What the task asks -> Print the data exactly as written, line for line, and leave its pictures behind.

(Supplied information)

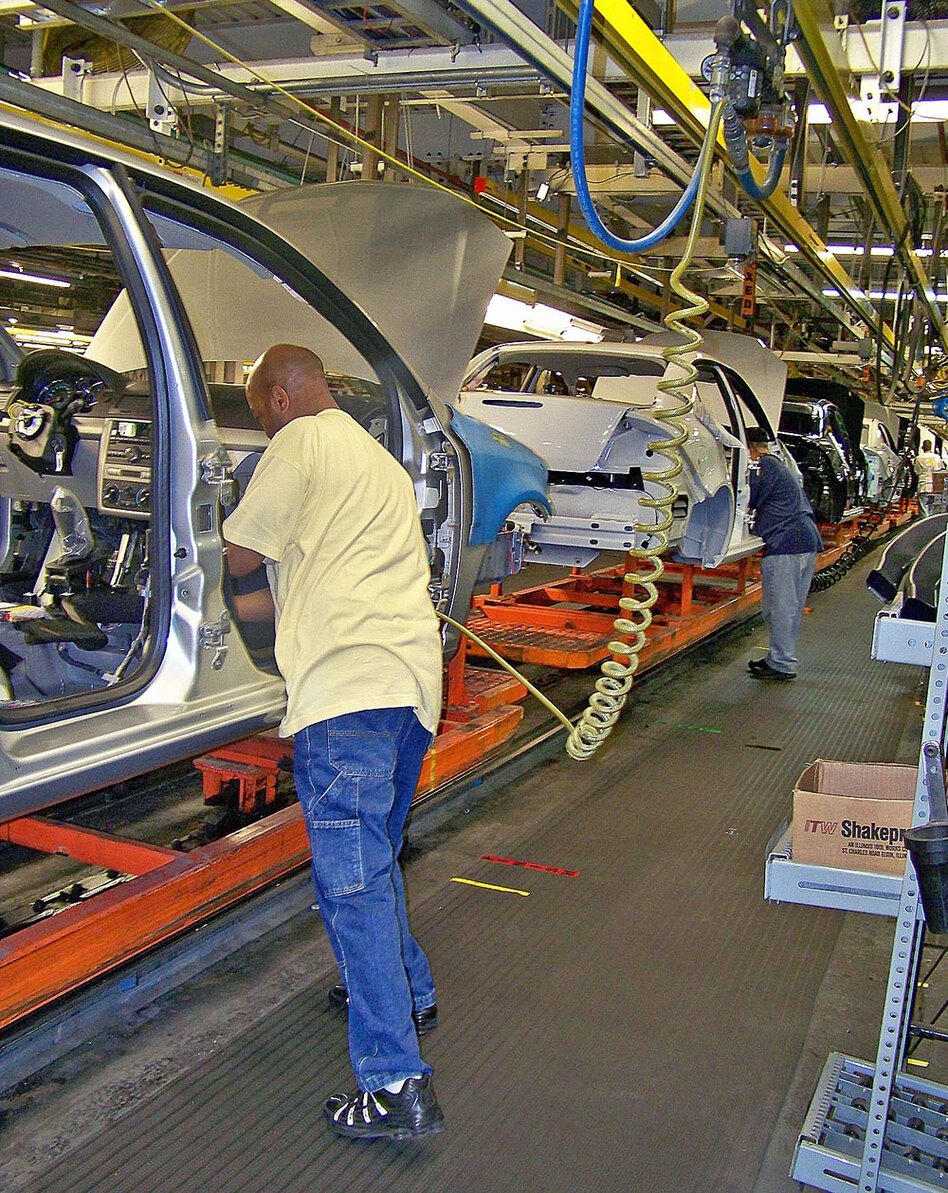 An autoworker assembles a Chevy Cobalt at General Motors' Lordstown Plant in northeastern Ohio. Because of increased demand for the Cobalt, Lordstown will add a second shift this fall. But the upcoming Chevy Cruze is the main focus of the plant now.
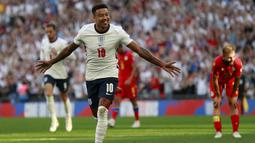 Pada menit ke-16 Inggris memimpin 1-0 berkat gol Jesse Lingard. Ia melepaskan sepakan mendatar ke pojok kiri gawang andorra yang gagal diantisipasi kiper Josep Gomes usai menerima umpan Bukayo Saka. (Foto: AP/Ian Walton)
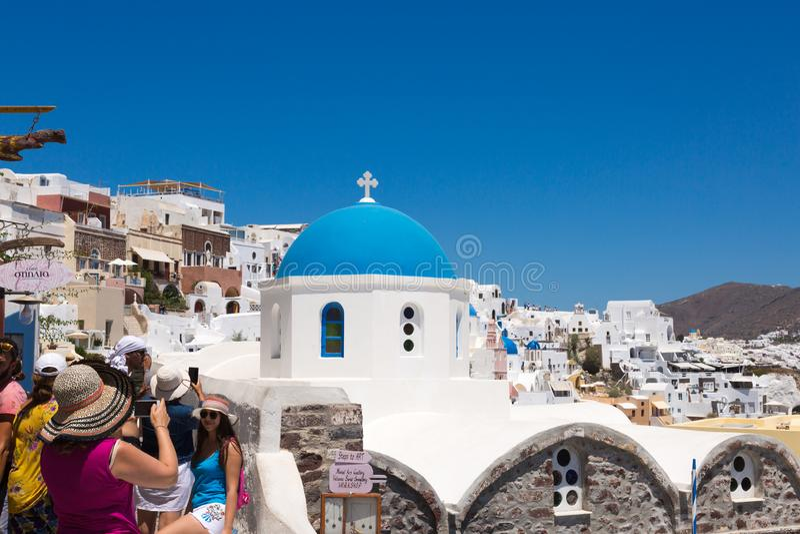 Santorini, Ελλάδα: Οι τουρίστες ανθρώπων κάνουν τις φωτογραφίες στον μπλε θόλο υποβάθρου της εκκλησίας στοκ φωτογραφία με δικαίωμα ελεύθερης χρήσης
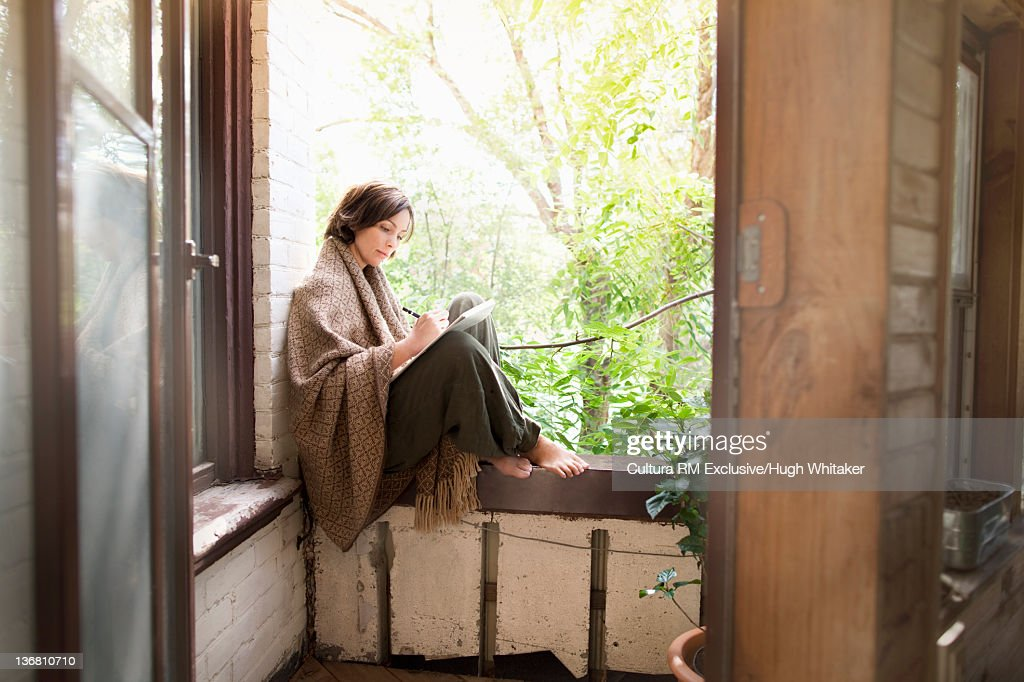 Woman in blanket writing on balcony : Stock Photo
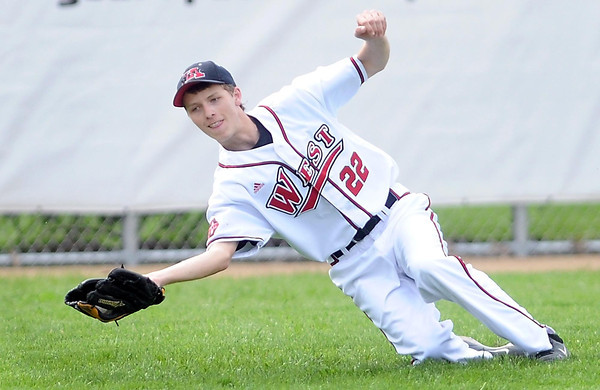 Pat Christman<br /> Mankato West's Sam Olson pulls in a fly ball during Thursday's game against Mankato East at Wolverton Field.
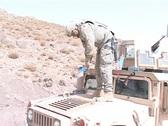 Soldier refreshing Humvee's engine Stock Footage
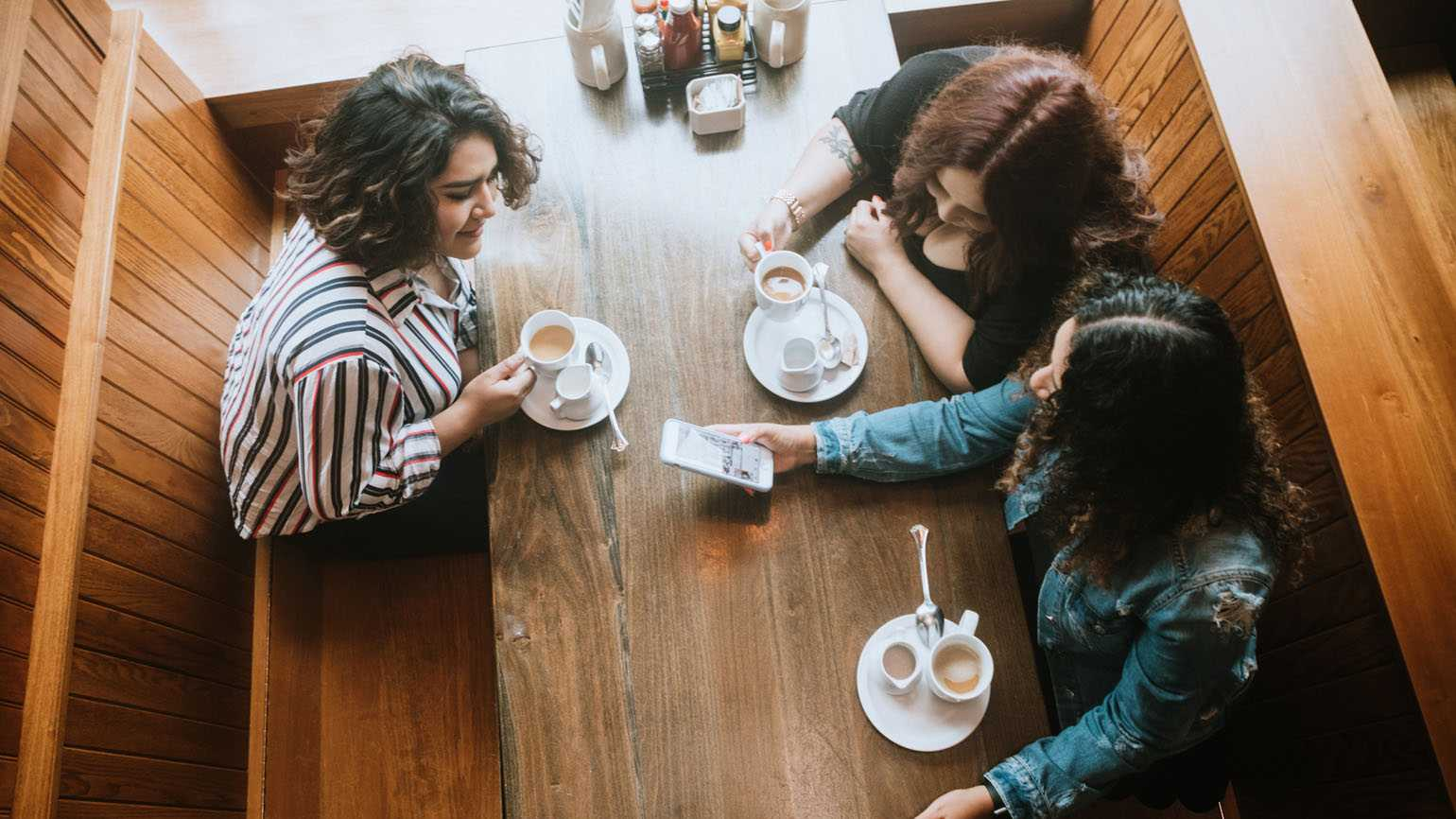 Three friends having coffee together in a cafe.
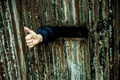 Thumb up shown by a person captive in prison - PhotoDune Item for Sale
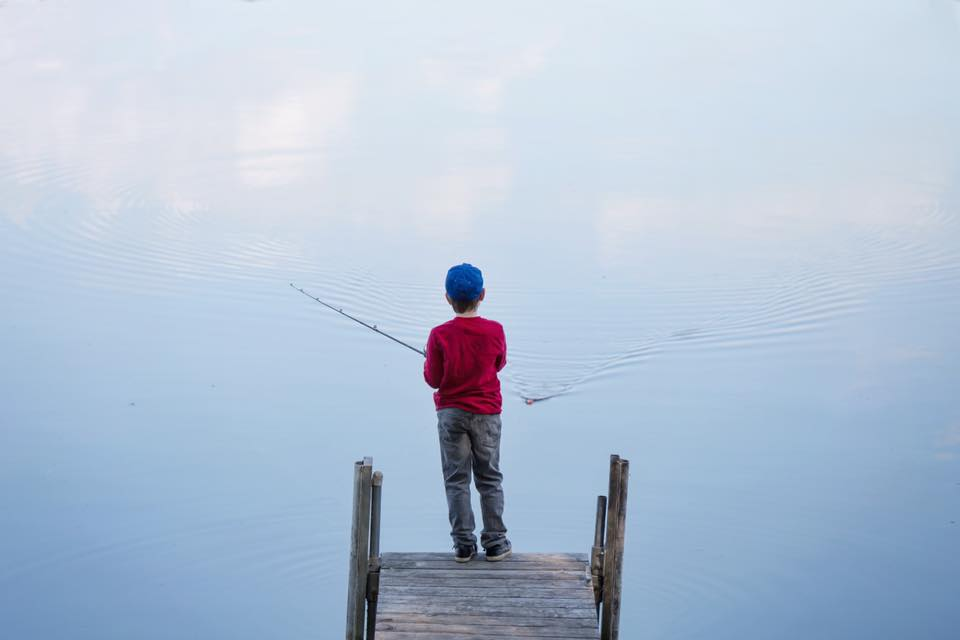 boy in blue cap fishing.jpg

(End Supplied information)

Solution to this problem ->
 An autoworker assembles a Chevy Cobalt at General Motors' Lordstown Plant in northeastern Ohio. Because of increased demand for the Cobalt, Lordstown will add a second shift this fall. But the upcoming Chevy Cruze is the main focus of the plant now.
 Pada menit ke-16 Inggris memimpin 1-0 berkat gol Jesse Lingard. Ia melepaskan sepakan mendatar ke pojok kiri gawang andorra yang gagal diantisipasi kiper Josep Gomes usai menerima umpan Bukayo Saka. (Foto: AP/Ian Walton)
 Santorini, Ελλάδα: Οι τουρίστες ανθρώπων κάνουν τις φωτογραφίες στον μπλε θόλο υποβάθρου της εκκλησίας στοκ φωτογραφία με δικαίωμα ελεύθερης χρήσης
 Woman in blanket writing on balcony : Stock Photo
 Pat Christman<br /> Mankato West's Sam Olson pulls in a fly ball during Thursday's game against Mankato East at Wolverton Field.
 Soldier refreshing Humvee's engine Stock Footage
 Three friends having coffee together in a cafe.
 Thumb up shown by a person captive in prison - PhotoDune Item for Sale
 boy in blue cap fishing.jpg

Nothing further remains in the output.